GIVEN PASSAGE below:

Gollf - A very basic rule golfing utility for Golly

Randomly flips rule transitions and finds rules that are the most "similar" (by density, growth rate, and cell changes over time).
I have no clue what else to say other than it finds some pretty interesting CGOL-like rules occasionally. There's no explosion prevention, either.

Code: Select all

import random
import golly as g
import re
import copy
import numpy as np

flip_range = (2, 8)
score_diff = 0.05
rect = [0, 0, 64, 64]
steps = 50

hensel1 = {
    0: "",
    1: "ce",
    2: "acekin",
    3: "acekijnqry",
    4: "acekijnqrtwyz",
    5: "acekijnqry",
    6: "acekin",
    7: "ce",
    8: ""
}

hensel2 = ['0', '1c', '1e', '2a', '2c', '2e', '2k', '2i', '2n', '3a', '3c', '3e', '3k', '3i', '3j', '3n', '3q', '3r', '3y', '4a', '4c', '4e', '4k', '4i', '4j', '4n', '4q', '4r', '4t', '4w', '4y', '4z', '5a', '5c', '5e', '5k', '5i', '5j', '5n', '5q', '5r', '5y', '6a', '6c', '6e', '6k', '6i', '6n', '7c', '7e', '8']

rule = g.getrule()

def fix_hensel(num):
    if len(num) == 1: return num + hensel1[int(num)]
    if len(num.split("-")) == 1: return num
    o, h = num.split("-")
    h = "".join(sorted(h))
    n = ""
    for s in hensel1[int(o)]:
        if s not in h:
            n += s
    return o + n

def snapshot(r):
    a = np.zeros((r[2], r[3]))
    for i in range(r[0], r[0]+r[2]):
        for j in range(r[1], r[1]+r[3]):
            a[i-r[0], j-r[3]] = g.getcell(i, j)
    return a

def expand_hensel(rule):
    rb = rule[1:].split("/S")[0]
    rs = rule.split("/S")[1]
    rb1 = [fix_hensel(r) for r in filter(lambda x: x, re.split(r"(\d-?[acekijnqrtwyz]*)", rb))]
    rs1 = [fix_hensel(r) for r in filter(lambda x: x, re.split(r"(\d-?[acekijnqrtwyz]*)", rs))]
    rb2 = []
    for r in rb1:
        if len(r) == 1:
            rb2.append(r)
        for rr in r[1:]:
            rb2.append(r[0] + rr)
    rs2 = []
    for r in rs1:
        if len(r) == 1:
            rs2.append(r)
        for rr in r[1:]:
            rs2.append(r[0] + rr)
    fin = []
    for h in hensel2:
        if h not in rb2:
            fin.append(0)
        else:
            fin.append(1)

End of GIVEN PASSAGE.

◆ INSTRUCTIONS:
[a] Transcribe the stretch of the Gollf post from "I have no clue" through "flip_range = (2, 8)".
[b] Write the next part of the Gollf rule golfing post, picking up right after its last line.

INFORMATION SHOWN below:

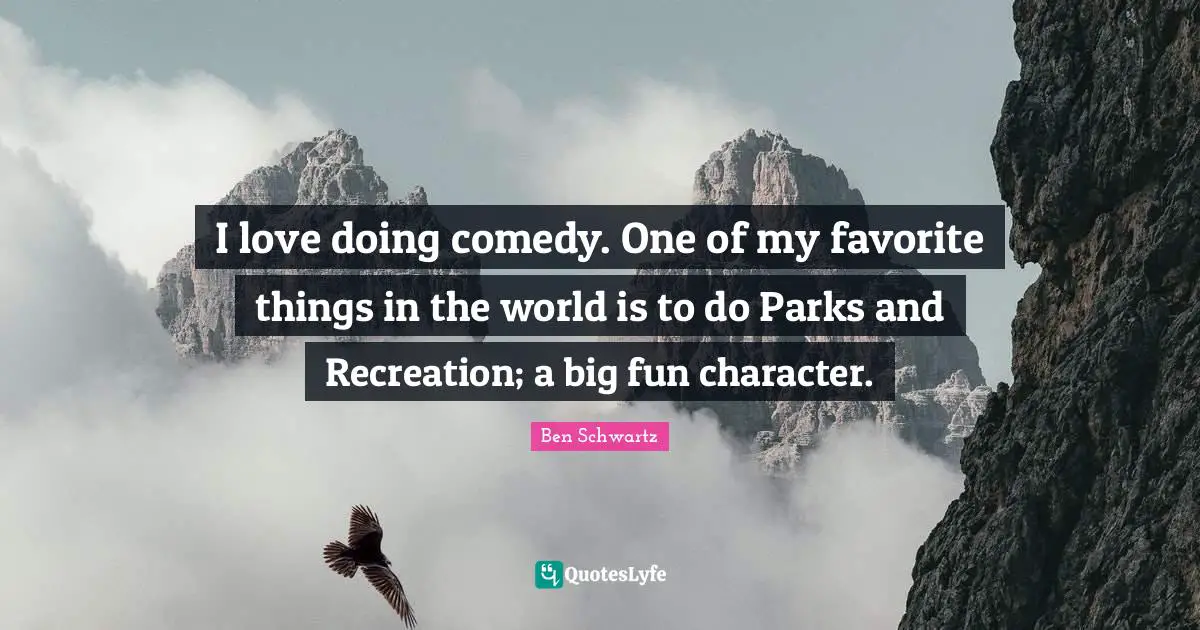 I love doing comedy. One of my favorite things in the world is to do Parks and Recreation; a big fun character.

End of INFORMATION SHOWN.

◆ ANSWERS BELOW:
[a]
I have no clue what else to say other than it finds some pretty interesting CGOL-like rules occasionally. There's no explosion prevention, either.

Code: Select all

import random
import golly as g
import re
import copy
import numpy as np

flip_range = (2, 8)

[b]
    for h in hensel2:
        if h not in rs2:
            fin.append(0)
        else:
            fin.append(1)
    return fin

def random_flip(bits):
    bits2 = copy.deepcopy(bits)
    r = random.randint(0, len(bits2)-1)
    bits2[r] = 1 - bits2[r]
    return bits2

def rule_from_bits(bits):
    ss = "B"
    for b in range(len(hensel2)):
        if bits[b]:
            ss += hensel2[b]
    ss += "/S"
    for s in range(len(hensel2)):
        if bits[len(hensel2) + s]:
            ss += hensel2[s]
    return ss

def calculate_growth_rates(d):
    growth_rates = [0]
    for i in range(1, len(d)):
        previous_value = d[i - 1]
        current_value = d[i]
        if previous_value != 0:
          growth_rate = (current_value - previous_value) / previous_value
          growth_rates.append(growth_rate)
        else:
          growth_rates.append(0)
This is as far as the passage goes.